Skeletal muscle has considerable capacity to increase in mass, both during post-natal growth and even in the adult, to changed physical activity levels. For instance, during the rapid post-natal growth period, the male mouse is adding 25% new muscle per day (Goldspink & Griffin, 1973). In the adult rabbit, the tibialis anterior when subjected to stretch combined with electrical stimulation increases by 35% in mass within 4 days (Goldspink et al., 1992). This latter represents a synthetic rate of 30 000 myosin heavy chain (hc) molecules per nucleus per minute (Goldspink, 1985) which is remarkable but still only about one third of the synthetic capacity during the most rapid post-natal growth period.

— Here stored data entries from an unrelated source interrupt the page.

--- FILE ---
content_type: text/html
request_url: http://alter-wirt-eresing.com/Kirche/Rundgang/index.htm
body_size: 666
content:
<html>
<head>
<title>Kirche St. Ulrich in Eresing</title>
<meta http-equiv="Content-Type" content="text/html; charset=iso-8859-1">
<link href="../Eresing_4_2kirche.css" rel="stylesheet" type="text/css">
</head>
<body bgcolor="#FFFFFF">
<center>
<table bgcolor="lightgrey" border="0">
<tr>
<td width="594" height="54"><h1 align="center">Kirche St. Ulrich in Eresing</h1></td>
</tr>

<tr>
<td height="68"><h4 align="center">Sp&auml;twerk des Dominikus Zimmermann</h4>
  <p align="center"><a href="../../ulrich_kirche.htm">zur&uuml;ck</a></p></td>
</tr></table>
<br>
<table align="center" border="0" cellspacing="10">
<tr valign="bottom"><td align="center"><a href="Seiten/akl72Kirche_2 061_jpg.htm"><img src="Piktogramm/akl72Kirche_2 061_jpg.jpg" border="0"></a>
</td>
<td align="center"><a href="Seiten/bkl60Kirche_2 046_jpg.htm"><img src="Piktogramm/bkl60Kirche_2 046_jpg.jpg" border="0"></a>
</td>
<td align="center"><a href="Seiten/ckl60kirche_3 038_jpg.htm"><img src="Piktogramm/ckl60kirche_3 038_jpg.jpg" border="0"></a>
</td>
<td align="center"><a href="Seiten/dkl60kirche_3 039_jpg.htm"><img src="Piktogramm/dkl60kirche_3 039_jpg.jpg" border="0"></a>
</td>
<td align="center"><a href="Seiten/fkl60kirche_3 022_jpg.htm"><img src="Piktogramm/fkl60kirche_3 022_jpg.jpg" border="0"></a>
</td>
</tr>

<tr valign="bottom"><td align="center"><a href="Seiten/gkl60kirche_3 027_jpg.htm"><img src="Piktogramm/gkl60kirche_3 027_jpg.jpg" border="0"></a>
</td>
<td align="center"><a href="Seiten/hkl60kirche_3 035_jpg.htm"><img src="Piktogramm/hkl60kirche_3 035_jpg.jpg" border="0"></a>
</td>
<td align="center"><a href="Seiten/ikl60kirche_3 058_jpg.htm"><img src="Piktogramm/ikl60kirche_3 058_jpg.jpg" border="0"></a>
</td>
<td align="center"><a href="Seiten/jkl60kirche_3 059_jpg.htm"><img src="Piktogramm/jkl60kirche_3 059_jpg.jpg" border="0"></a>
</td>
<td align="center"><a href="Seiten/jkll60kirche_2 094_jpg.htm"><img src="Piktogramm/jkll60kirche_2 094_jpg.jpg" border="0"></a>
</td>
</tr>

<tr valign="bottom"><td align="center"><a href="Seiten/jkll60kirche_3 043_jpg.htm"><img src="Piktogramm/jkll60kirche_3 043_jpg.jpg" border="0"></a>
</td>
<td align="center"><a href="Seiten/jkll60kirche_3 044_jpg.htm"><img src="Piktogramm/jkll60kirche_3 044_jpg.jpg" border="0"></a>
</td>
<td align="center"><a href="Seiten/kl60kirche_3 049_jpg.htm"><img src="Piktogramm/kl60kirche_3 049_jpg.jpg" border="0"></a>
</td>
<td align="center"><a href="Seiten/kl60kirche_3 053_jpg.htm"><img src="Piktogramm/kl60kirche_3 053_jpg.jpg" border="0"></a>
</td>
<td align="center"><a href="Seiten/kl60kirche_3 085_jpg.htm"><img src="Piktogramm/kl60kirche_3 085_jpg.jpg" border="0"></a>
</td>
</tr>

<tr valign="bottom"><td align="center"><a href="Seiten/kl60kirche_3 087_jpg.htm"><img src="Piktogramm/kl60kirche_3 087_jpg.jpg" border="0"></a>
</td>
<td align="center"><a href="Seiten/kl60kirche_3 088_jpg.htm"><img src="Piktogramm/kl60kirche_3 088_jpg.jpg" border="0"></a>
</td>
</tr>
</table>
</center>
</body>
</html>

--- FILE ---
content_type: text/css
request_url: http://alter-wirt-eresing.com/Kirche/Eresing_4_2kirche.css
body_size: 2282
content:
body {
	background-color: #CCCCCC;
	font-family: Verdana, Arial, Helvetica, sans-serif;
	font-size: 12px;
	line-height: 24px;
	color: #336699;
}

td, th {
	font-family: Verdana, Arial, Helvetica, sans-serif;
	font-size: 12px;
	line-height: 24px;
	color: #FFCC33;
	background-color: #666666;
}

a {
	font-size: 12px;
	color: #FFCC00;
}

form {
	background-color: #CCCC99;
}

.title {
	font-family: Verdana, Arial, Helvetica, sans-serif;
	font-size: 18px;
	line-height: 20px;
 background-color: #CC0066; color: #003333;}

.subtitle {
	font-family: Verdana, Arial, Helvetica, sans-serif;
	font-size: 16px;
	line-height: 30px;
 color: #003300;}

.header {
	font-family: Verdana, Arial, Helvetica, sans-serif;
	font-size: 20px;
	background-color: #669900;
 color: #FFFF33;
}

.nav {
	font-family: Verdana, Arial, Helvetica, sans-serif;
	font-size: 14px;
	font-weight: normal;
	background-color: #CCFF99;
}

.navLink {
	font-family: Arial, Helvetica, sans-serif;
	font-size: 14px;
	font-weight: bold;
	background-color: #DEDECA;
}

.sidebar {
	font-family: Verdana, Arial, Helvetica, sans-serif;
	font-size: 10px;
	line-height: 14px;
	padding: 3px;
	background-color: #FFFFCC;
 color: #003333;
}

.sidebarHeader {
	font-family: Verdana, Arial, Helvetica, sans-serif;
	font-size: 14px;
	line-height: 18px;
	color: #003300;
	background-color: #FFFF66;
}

As well as changes in muscle mass, changes in muscle phenotype often occur in response to physical signals (Gerlach et al., 1990; Goldspink et al., 1992). Mammalian skeletal muscles consist of populations of slow-contracting, oxidative fibres which are adapted for slow repetitive or postural type contractile activity, and fast-contracting fibres that are recruited for fast phasic movements. The muscle fibre types differ phenotypically in that they express different subsets of myofibrillar isoform genes as well as different types and levels of metabolic enzymes. The inherent ability of skeletal muscle to adapt to mechanical signals is related to its ability to switch on or switch off different isoform genes and to alter the general levels of expression of different subsets of genes.